Election Day is not the only time residents get a chance to say what kind of city they want.

All year long, elected and appointed officials, paid and volunteer, are discussing options and making decisions that impact the future of Portland. They listen to comments and concerns from the public and although they don’t always make everyone happy, they take those comments into consideration as a major factor in the kinds of decisions that get made.

There are fewer ways for citizens to get involved that don’t involve going to meetings, but they do exist.

One of them will be available for the next two weeks.

The city planning department has posted an online survey that will be used to inform an update of the comprehensive plan (http://www.portlandmaine.gov/1579/Comprehensive-Plan-2015).

The comprehensive plan provides a broad guideline that will be used to make decisions about growth and change over the next decade. State law requires periodic updates to make sure that the priorities identified still make sense.

This online survey asks residents for their opinions on what they like about the city and what they would like to see change.

There are questions about neighborhoods, transportation, housing, historic preservation and economic development.
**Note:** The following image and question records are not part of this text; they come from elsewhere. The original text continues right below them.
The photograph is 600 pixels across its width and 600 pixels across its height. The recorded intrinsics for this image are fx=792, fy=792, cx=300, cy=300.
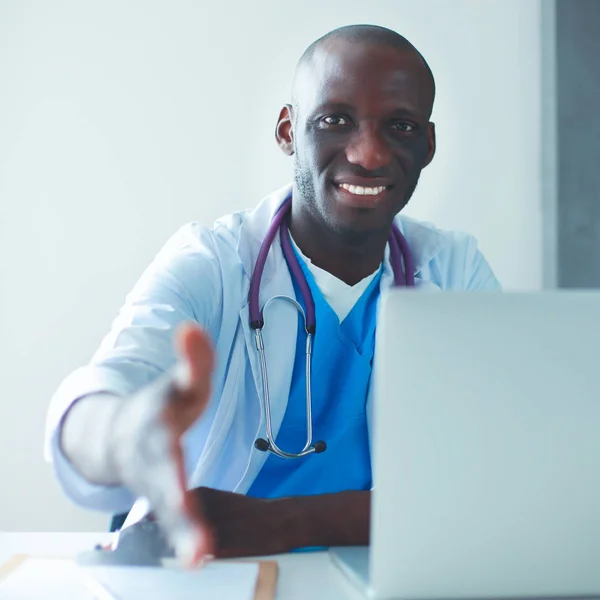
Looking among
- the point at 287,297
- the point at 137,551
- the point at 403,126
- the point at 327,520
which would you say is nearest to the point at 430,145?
the point at 403,126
It also provides good background information in each of these areas.

The plan will try to anticipate some major events which will change the face of the city. One of them is population growth.

A conservative estimate projects Cumberland County’s population to grow by 44,000 people between 2010 and 2030. If Portland remains home to 25 percent of the county’s population, it would have to grow by 15,000 people, or just under 800 people a year. Where will they go?

Another longterm trend is climate change. Portland residents should be ready for rising sea levels that will threaten the low lying parts of the city, especially the parts of Bayside built on fill. Should the city taxpayers fund improvements to keep the water out of public areas like roads and parks? What about privately owned ones? And if the answer is no, who would be responsible?

The survey is available on-line until Dec. 31, and it is a worthwhile way for interested residents, business owners, and people who work in town or just visit to have their say.

Not everyone can make it to a meeting. The city should keep looking for other ways to reach out and get as much public comment as possible.